**TEXT**
★ ★ ★ ★ ★ ★ ★

Hence, or so it seems, the failure of the passionate lovers of the other novels, couples resembling Achilles and Penthesilea (though reduced sharply to a scale congruous with provincial Norwegian society of the time) in that one or the other of them must die.

But in fact and in effect is Nagel more than eccentric? His outbursts of humility are as immoderate as his outbursts of arrogance. Manic fits yield without much shading or nuance to depressive phases. He has distracted the townspeople, he claims: “I’ve created one scandal after another in your dreary, conformist lives!” Then he rushes out and jumps into the sea: a fact not divulged to the townspeople, for whom he has vanished as suddenly and mysteriously as he came. Yes, he has given a small dull town something to talk about, a few very minor scandals. But nothing to justify the blurb’s grand talk of “a man cursed with the merciless gift of unsparing insight into the human soul, particularly his own; a man possessed by the Nietzschean will for power and domination.” It would be easier to see Mysteries as amiable mockery of that famous Nietzschean will: Nagel is an energetic busybody who can’t find anyone really worth dominating, except Dagny, and he fails there.

★ ★ ★ ★ ★ ★ ★

**RECORD EXTRACTS**
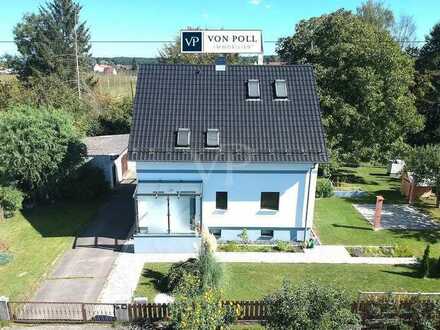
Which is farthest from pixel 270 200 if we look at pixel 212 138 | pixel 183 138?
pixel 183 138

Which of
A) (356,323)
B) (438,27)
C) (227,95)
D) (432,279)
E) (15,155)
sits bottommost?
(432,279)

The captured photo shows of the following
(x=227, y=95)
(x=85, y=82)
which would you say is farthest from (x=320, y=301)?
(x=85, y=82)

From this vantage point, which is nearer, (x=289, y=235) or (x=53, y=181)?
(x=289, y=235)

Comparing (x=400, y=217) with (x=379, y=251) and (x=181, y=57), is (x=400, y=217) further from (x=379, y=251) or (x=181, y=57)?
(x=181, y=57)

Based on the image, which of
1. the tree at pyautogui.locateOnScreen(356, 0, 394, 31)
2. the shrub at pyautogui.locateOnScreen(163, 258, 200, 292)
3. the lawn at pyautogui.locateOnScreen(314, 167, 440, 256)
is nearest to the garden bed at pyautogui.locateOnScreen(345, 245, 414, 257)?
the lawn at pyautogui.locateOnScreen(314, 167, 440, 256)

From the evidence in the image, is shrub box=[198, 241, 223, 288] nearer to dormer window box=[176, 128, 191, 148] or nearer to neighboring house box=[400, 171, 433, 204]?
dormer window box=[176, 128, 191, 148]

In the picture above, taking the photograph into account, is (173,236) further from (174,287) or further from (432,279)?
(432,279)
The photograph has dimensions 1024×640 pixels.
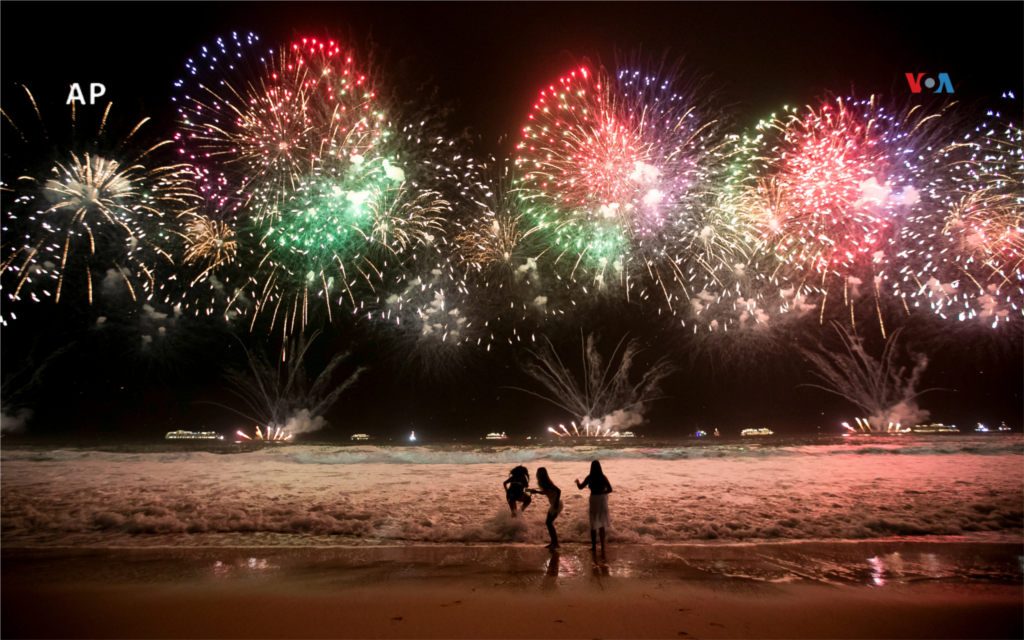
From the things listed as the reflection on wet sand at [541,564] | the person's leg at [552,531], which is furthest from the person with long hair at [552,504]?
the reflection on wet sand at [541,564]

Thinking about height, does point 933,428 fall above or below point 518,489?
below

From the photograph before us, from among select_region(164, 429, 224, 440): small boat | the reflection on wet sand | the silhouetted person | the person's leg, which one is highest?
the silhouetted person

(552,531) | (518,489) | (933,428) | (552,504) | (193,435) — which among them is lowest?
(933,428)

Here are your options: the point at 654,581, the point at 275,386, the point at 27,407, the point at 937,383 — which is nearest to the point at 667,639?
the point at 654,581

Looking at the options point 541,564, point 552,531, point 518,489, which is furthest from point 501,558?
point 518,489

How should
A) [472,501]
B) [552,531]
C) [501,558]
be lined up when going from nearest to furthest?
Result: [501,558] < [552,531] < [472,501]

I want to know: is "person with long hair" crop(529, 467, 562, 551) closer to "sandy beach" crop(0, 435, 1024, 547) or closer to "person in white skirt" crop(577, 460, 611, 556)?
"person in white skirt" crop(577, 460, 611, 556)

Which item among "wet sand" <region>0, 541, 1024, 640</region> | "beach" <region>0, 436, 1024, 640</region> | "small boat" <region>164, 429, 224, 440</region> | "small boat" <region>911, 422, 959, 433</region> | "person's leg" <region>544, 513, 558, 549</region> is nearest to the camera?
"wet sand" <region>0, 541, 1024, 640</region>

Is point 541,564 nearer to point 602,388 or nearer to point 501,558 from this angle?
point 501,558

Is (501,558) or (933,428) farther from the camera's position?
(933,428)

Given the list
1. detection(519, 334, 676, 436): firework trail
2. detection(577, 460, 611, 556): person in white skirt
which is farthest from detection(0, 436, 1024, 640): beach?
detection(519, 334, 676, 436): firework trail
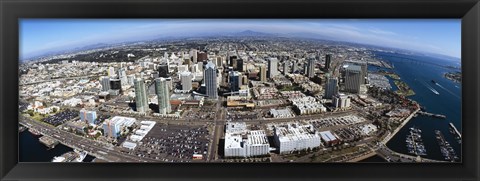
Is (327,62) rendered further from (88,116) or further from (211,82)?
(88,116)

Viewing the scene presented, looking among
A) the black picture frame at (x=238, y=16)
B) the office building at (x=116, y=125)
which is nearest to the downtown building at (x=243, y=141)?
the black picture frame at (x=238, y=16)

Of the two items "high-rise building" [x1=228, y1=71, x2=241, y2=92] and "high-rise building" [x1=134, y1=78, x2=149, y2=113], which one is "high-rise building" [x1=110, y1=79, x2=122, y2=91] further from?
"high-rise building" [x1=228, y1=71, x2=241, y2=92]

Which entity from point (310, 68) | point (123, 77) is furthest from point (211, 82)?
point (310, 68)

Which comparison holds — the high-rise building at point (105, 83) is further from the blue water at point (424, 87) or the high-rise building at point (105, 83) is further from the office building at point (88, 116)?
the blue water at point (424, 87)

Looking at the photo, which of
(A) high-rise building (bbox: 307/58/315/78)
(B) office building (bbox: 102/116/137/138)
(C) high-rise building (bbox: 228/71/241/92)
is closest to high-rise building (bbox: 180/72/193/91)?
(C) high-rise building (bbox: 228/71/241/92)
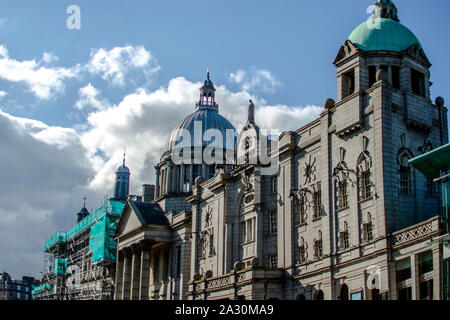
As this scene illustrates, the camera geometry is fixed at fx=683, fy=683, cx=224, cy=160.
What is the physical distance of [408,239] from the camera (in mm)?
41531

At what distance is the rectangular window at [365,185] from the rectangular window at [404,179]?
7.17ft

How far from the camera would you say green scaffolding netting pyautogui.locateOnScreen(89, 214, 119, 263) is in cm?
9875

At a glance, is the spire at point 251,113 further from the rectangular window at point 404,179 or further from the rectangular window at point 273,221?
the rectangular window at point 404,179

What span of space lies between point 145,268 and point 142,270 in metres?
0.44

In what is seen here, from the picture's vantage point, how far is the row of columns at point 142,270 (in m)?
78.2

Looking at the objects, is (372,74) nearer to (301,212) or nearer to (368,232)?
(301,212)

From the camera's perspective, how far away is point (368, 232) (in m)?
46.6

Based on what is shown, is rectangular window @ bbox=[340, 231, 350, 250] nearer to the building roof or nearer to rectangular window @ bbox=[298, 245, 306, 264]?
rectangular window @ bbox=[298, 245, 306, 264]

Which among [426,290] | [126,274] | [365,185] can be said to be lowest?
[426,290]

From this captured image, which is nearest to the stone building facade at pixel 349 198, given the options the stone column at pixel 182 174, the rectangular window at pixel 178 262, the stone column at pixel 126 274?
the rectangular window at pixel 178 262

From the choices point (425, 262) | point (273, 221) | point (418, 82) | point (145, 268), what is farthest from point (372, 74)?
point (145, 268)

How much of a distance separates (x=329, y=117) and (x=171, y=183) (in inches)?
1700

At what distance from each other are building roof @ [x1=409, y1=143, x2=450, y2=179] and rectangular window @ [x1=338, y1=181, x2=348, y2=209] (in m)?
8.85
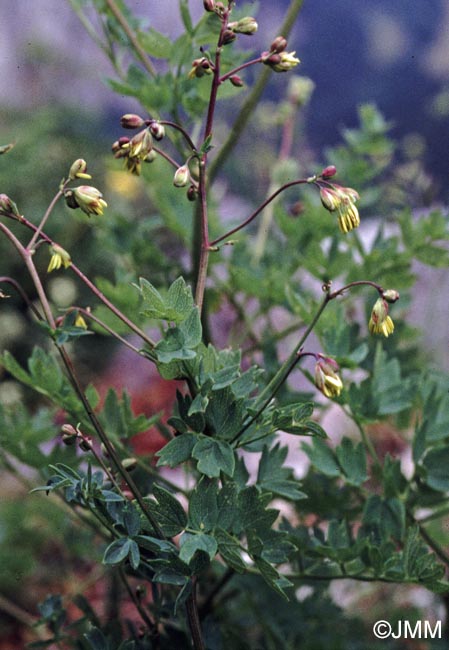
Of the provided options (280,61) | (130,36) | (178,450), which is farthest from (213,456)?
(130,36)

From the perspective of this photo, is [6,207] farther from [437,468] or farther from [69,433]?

★ ★ ★ ★ ★ ★ ★

**TASKS AND EXERCISES**
**1.** In the passage about Mysteries, what does Nagel do right after telling the townspeople he has created one scandal after another?
**2.** Reproduce the passage about Mysteries from "Hence, or so" up to and including "them must die.".

**COMPLETED EXERCISE**
**1.** He rushes out and jumps into the sea.

**2.**
Hence, or so it seems, the failure of the passionate lovers of the other novels, couples resembling Achilles and Penthesilea (though reduced sharply to a scale congruous with provincial Norwegian society of the time) in that one or the other of them must die.